Today is National Dictionary Day, which is celebrated every year on the birthday of Noah Webster. This week has started to catch up with me, so, I’m using a re-run, a story I wrote in honor of this day exactly 10 years ago. It was a story I wrote before the move to yahoo groups, and it has not been repeated since, which means for most of you, it is brand spanking new.
The year was 1828. Noah Webster was about to publish his first dictionary of American English, and the momentous occasion was going to be celebrated with a ceremony at which he would give a speech. “Surely,” thought Webster, “I must expound upon the enormity and significance of the language and succinctly prognosticate to the purveyors of American education that the putative modes of communication, in their tyrannical and star-chambered origins, are soon to be made wholly extinct by the neoteric evolution of the language.
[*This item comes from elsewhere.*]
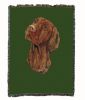 Vizsla Cotton Woven Throw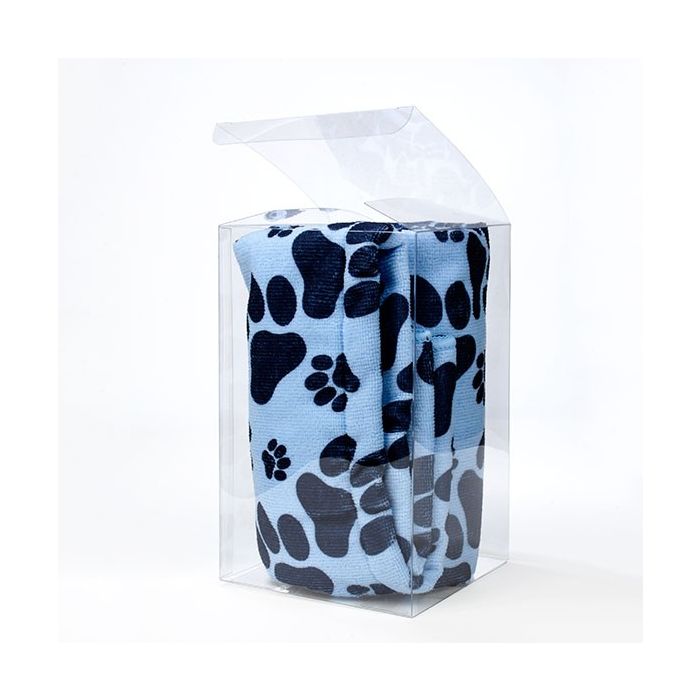 Plastic Gift Boxes 12.7x12.7x20.3cm Crystal Clear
My new dictionary obviates those lingual dependencies, and, despite possible tergiversation, and lexiphanic obnubilation, I will, without doubt, eschew obfuscation.”
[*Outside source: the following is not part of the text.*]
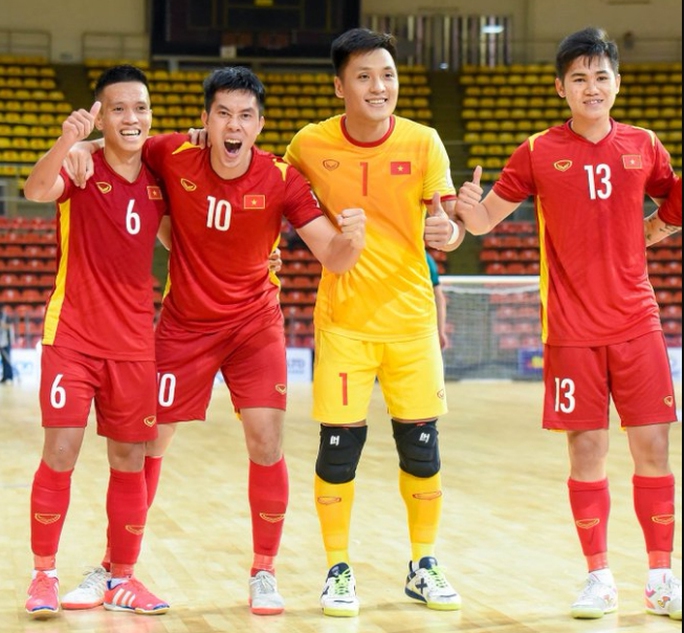 Thử thách khó của tuyển futsal Việt Nam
Webster, who had a tendancy to bloviate, was never asked to speak again. Instead, he decided it was time to start a college, where no one could prevent him from speaking ever again.
Admittedly, it’s a short tale. I’m not going to define the other words used. That’s why you have a dictionary. I will say I’ve used these in Word of the Day stories before, so you may yet see them again.
bloviate / blo – V – ate / to speak or write verbosely and windily. This word didn’t enter the language until 1897, so, admittedly, it never would’ve been applied to Webster during his life. It’s Webster that we have to thank for including in his dictionary and documenting the truly American words like “skunk,” “squash,” and “chowder.”